Wickens suffered a spinal cord injury in a crash at Pocono Raceway in his 2018 IndyCar rookie season. He’s worked as a driver coach for the Arrow McLaren IndyCar team since, but last year with Bryan Herta Autosport and Hyundai returned to racing in the IMSA Michelin Pilot Challenge.

The 33-year-old Canadian won a pair of races (including the season opener at Daytona) driving a Hyundai Elantra N-TCR that is fitted for Wickens to race strictly through hand controls. Herta said Thursday that perfecting that technology for an Indy car in the biggest race in the world has slowed the project he’s determined to do with Wickens.

‘I’M AS HUNGRY AS EVER’: Robert Wickens’ return to racing

“I’d love to take Robbie back to Indy because I know he could do that, and I think that would be a next step for him in his journey,” Herta told The Associated Press. “We’ve spent a lot of time looking at the logistical side of things, hand controls, and I think we have solutions for that.”

Herta said Honda has been supportive of the process, which Herta called “one of the most important things we’ve done in racing” last year.

“We actually looked at doing it this year, but the logistics of it, the timing, it just wasn’t enough,” Herta said. “That’s not something you can rush. There’s some things that we have to work very closely with IndyCar on, and things we just have to get right.

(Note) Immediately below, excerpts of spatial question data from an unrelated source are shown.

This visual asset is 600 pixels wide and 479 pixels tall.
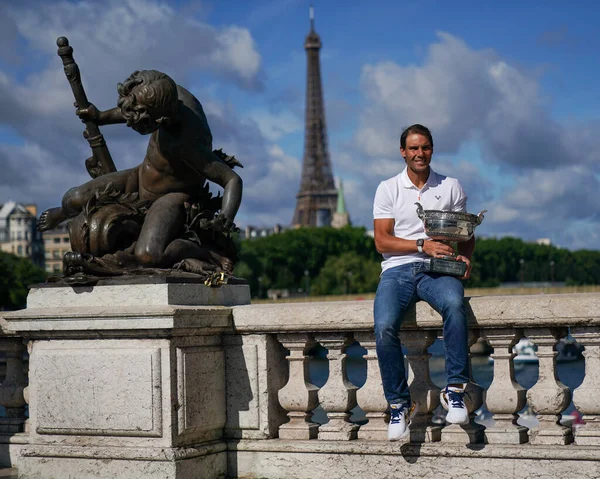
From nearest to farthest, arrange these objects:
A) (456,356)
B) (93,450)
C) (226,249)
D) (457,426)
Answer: (456,356), (457,426), (93,450), (226,249)

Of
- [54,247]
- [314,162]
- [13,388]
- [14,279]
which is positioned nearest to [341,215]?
[314,162]

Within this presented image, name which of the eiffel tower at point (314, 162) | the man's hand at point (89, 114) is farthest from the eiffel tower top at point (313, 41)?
the man's hand at point (89, 114)

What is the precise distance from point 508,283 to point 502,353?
146 m

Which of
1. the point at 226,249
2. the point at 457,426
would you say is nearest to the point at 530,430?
the point at 457,426

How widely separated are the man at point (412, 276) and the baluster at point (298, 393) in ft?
2.76

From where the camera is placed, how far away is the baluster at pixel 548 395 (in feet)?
20.4

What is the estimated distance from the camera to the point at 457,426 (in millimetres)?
6492

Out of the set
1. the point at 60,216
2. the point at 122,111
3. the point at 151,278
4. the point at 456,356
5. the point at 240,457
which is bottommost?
the point at 240,457

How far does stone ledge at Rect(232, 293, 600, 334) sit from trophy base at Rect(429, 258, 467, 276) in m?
0.24

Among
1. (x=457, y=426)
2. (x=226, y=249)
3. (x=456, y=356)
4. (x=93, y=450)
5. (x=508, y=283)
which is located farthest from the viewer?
(x=508, y=283)

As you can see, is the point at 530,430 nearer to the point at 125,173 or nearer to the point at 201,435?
the point at 201,435

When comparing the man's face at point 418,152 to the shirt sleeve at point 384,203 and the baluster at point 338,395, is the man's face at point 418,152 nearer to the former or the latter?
the shirt sleeve at point 384,203

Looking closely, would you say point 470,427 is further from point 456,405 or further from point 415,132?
point 415,132

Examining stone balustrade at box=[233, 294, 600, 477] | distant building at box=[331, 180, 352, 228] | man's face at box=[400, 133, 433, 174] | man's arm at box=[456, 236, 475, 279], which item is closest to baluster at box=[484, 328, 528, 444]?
stone balustrade at box=[233, 294, 600, 477]
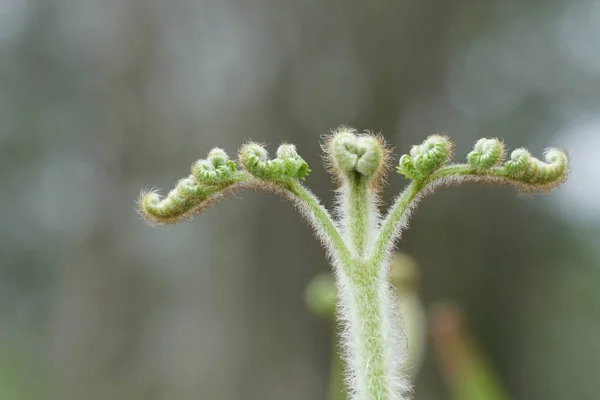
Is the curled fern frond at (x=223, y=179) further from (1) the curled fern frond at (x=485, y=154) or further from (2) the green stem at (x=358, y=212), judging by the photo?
(1) the curled fern frond at (x=485, y=154)

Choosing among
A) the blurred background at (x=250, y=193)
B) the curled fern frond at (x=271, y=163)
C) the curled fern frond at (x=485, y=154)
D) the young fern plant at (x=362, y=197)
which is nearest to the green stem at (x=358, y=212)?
the young fern plant at (x=362, y=197)

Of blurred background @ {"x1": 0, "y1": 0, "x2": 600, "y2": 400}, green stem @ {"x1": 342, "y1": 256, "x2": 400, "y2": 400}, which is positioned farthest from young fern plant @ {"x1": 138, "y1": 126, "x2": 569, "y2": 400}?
blurred background @ {"x1": 0, "y1": 0, "x2": 600, "y2": 400}

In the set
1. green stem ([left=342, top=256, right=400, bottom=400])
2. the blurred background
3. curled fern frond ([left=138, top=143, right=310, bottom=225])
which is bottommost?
green stem ([left=342, top=256, right=400, bottom=400])

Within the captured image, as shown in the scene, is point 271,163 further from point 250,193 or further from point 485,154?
point 250,193

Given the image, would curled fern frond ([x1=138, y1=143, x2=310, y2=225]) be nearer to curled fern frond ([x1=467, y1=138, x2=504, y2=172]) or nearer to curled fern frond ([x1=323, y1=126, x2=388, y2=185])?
curled fern frond ([x1=323, y1=126, x2=388, y2=185])

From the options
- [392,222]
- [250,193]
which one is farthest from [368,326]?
[250,193]

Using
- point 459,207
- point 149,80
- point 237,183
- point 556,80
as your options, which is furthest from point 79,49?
point 237,183

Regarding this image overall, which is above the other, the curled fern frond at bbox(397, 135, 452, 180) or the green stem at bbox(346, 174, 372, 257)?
the curled fern frond at bbox(397, 135, 452, 180)
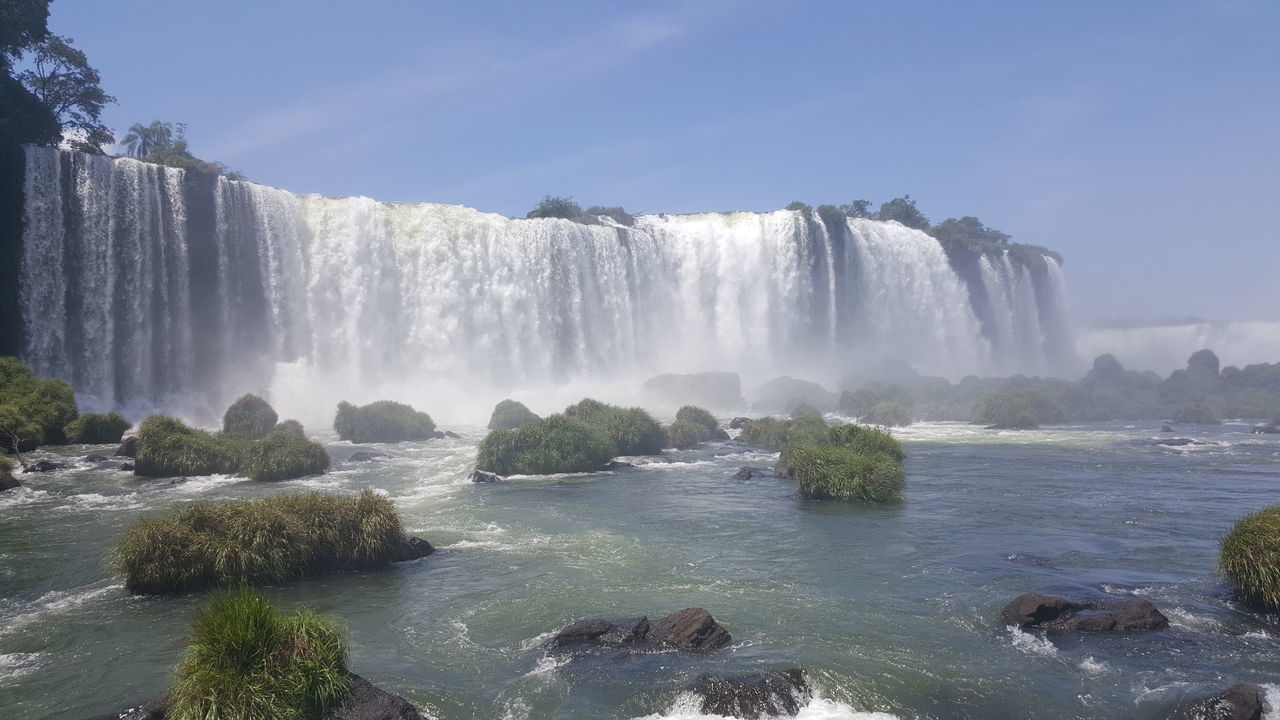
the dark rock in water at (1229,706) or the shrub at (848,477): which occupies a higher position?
the shrub at (848,477)

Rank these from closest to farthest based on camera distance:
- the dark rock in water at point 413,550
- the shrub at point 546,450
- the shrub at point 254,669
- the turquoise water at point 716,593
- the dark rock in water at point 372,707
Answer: the shrub at point 254,669 < the dark rock in water at point 372,707 < the turquoise water at point 716,593 < the dark rock in water at point 413,550 < the shrub at point 546,450

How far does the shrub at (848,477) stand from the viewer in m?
20.2

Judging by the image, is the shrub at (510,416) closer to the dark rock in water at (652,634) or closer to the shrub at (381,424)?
the shrub at (381,424)

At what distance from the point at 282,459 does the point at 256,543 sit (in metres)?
13.1

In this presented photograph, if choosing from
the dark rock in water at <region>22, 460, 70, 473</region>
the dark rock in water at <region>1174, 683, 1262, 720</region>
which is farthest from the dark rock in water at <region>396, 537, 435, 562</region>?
the dark rock in water at <region>22, 460, 70, 473</region>

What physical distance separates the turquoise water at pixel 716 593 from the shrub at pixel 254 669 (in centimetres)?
122

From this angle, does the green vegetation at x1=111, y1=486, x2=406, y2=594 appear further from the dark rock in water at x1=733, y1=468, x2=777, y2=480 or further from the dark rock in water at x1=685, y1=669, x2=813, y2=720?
the dark rock in water at x1=733, y1=468, x2=777, y2=480

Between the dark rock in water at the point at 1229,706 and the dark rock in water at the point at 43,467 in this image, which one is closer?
the dark rock in water at the point at 1229,706

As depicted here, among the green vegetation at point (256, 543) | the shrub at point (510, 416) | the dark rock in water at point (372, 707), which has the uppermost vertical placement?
the shrub at point (510, 416)

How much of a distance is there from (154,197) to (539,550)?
3708 centimetres

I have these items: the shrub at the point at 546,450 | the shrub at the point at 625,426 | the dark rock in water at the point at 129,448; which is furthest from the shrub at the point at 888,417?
the dark rock in water at the point at 129,448

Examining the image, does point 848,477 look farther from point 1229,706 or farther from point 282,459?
point 282,459

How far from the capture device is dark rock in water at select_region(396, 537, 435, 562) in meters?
14.1

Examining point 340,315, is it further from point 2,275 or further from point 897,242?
point 897,242
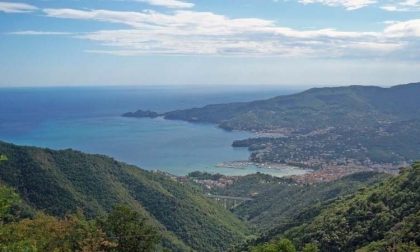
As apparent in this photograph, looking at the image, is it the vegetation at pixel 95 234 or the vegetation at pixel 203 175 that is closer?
the vegetation at pixel 95 234

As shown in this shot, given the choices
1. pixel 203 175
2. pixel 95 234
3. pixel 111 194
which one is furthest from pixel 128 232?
pixel 203 175

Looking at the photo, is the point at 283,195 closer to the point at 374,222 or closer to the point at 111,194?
the point at 111,194

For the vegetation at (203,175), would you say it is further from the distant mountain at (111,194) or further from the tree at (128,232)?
the tree at (128,232)

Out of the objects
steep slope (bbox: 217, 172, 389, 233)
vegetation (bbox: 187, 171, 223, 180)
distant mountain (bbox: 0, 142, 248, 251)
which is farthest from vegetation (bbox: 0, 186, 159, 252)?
vegetation (bbox: 187, 171, 223, 180)

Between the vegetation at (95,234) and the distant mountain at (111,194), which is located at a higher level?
the vegetation at (95,234)

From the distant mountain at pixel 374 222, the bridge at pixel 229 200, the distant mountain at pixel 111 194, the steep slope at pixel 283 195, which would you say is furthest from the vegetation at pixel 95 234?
the bridge at pixel 229 200

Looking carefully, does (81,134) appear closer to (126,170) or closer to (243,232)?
(126,170)

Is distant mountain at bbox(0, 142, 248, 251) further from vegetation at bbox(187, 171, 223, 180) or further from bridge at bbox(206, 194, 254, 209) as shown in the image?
vegetation at bbox(187, 171, 223, 180)
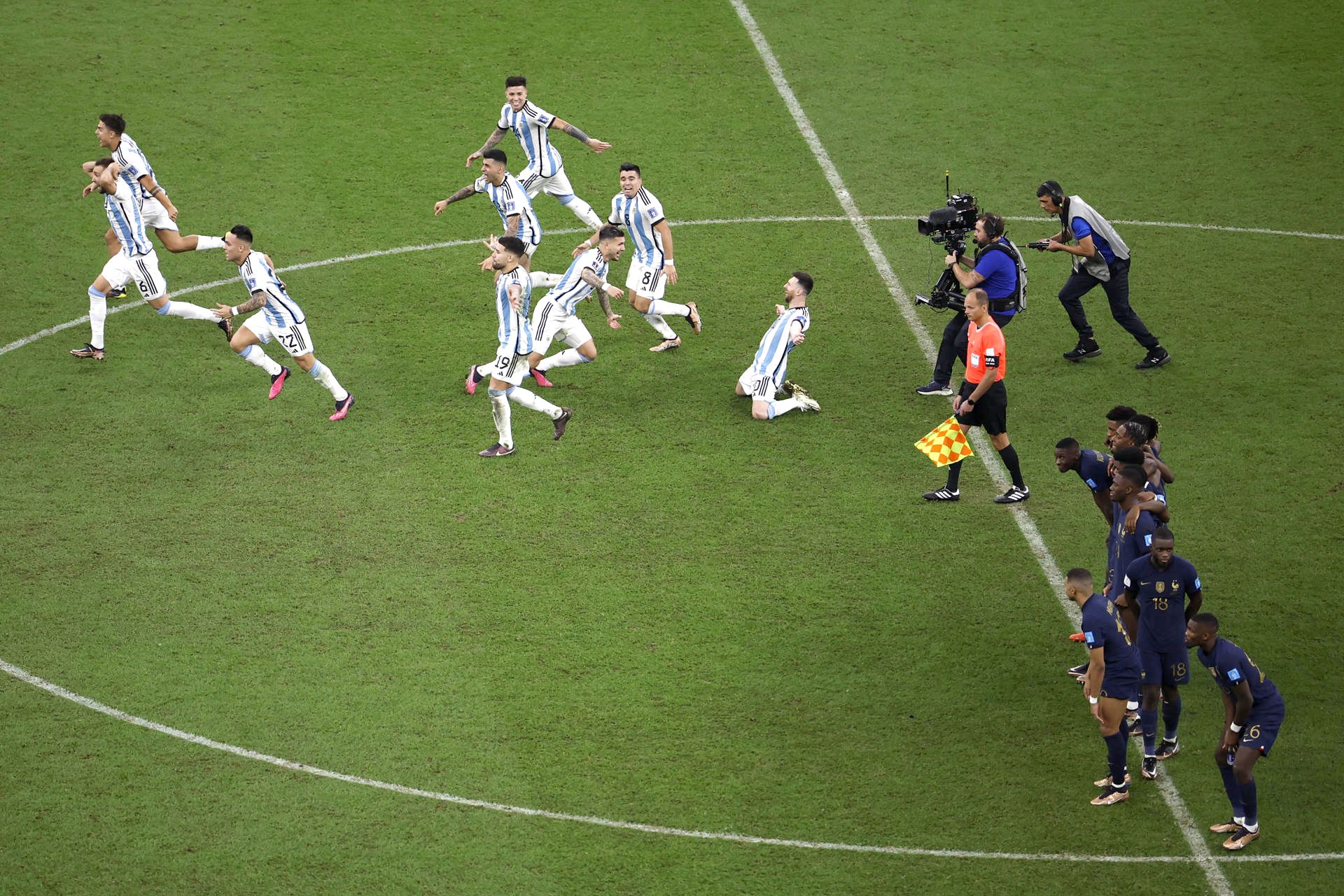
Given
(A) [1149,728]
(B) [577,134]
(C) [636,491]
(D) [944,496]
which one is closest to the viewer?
(A) [1149,728]

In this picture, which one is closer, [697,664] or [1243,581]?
[697,664]

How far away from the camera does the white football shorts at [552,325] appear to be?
16.7 m

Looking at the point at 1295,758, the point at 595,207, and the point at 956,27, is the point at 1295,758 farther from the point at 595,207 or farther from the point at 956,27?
the point at 956,27

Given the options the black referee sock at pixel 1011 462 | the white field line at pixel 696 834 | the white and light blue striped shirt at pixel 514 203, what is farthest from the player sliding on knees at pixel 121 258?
the black referee sock at pixel 1011 462

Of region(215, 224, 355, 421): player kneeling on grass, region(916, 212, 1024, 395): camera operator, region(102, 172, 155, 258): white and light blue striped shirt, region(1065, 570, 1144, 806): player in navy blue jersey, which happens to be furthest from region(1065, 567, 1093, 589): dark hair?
region(102, 172, 155, 258): white and light blue striped shirt

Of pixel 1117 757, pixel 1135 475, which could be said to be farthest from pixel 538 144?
pixel 1117 757

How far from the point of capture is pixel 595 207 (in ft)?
71.5

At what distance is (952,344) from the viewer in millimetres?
16719

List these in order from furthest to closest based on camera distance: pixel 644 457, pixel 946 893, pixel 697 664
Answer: pixel 644 457 → pixel 697 664 → pixel 946 893

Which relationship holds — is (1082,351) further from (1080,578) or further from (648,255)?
(1080,578)

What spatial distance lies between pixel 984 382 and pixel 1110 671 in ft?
12.6

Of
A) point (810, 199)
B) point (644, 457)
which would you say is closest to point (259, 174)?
point (810, 199)

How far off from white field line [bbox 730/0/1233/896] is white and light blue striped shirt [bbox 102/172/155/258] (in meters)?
9.21

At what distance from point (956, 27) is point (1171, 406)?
41.3 feet
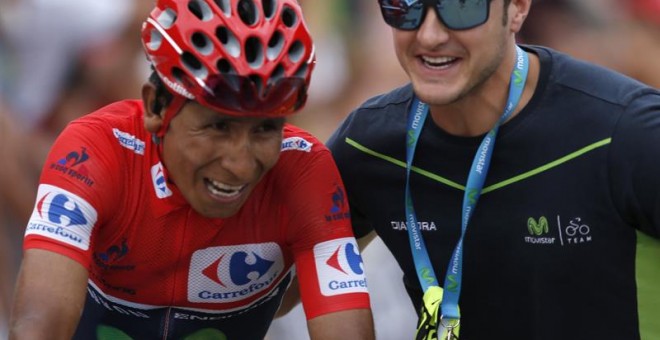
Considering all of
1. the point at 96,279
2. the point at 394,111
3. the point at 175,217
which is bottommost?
the point at 96,279

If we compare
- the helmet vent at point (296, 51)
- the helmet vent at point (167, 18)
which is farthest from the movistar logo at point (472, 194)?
the helmet vent at point (167, 18)

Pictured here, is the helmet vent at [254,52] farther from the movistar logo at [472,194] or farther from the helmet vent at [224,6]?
the movistar logo at [472,194]

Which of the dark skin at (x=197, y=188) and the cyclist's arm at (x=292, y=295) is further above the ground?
the dark skin at (x=197, y=188)

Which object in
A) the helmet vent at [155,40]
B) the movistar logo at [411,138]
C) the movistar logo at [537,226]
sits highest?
the helmet vent at [155,40]

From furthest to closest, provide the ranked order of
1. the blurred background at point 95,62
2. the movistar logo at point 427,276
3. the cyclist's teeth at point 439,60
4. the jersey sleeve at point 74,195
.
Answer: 1. the blurred background at point 95,62
2. the movistar logo at point 427,276
3. the cyclist's teeth at point 439,60
4. the jersey sleeve at point 74,195

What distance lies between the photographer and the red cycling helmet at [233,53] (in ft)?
15.2

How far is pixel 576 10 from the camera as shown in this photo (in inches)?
314

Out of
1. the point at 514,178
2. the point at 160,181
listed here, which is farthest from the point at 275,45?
the point at 514,178

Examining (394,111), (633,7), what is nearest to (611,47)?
(633,7)

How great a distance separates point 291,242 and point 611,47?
3.48 metres

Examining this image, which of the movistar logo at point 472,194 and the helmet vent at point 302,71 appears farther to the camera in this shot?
the movistar logo at point 472,194

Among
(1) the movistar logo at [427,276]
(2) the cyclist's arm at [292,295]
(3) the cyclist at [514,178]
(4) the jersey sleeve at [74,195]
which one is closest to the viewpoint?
(4) the jersey sleeve at [74,195]

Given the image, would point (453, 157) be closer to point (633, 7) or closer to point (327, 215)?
point (327, 215)

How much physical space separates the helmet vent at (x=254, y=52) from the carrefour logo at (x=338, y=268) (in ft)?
2.26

It’s a process, but I can see a path to it.”

Wickens, when told his boss was openly discussing the Indy 500, grinned widely. Herta as a team owner won the Indianapolis 500 with Dan Wheldon and Alexander Rossi.

“That’d be fun,” he said of running the Indy 500.

But like Herta, Wickens said the effort has to be both done correctly and be competitive.

“We’d like to do it right. If we started right now, can we get a car ready for the open test in April? Probably,” Wickens told The AP. “But I don’t know where the systems would be and I want to get on proper simulators to make sure its correct.

“We all want to do a proper, professional effort,” he added. “I don’t want to do it for a marketing campaign. I want to do it for a chance to win.”

Wickens later tweeted about the possibility of racing the Indy 500 and said his goal was “always to get back to the top level of motorsport” whether it’s IndyCar or IMSA.

Wickens in 2021 did a demonstration in Canada that marketed advancements for paralyzed drivers and gave him a chance to again drive. His entire life had been upended 14 races into his rookie IndyCar season, just three months after winning top rookie honors at the Indianapolis 500.

Wickens has since married, returned to racing last year and welcomed the birth of his first child, an son named Wesley whom is infatuated with both race cars and the trip to Disney he took this week during the off days at Daytona International Speedway.

Wickens, who uses a wheelchair but can stand with some support, marks a full year back racing on Friday in the season-opening IMSA Michelin Pilot Challenge race. Despite success last season, Herta made changes to his lineups and Wickens this year will be teamed with Harry Gottsacker.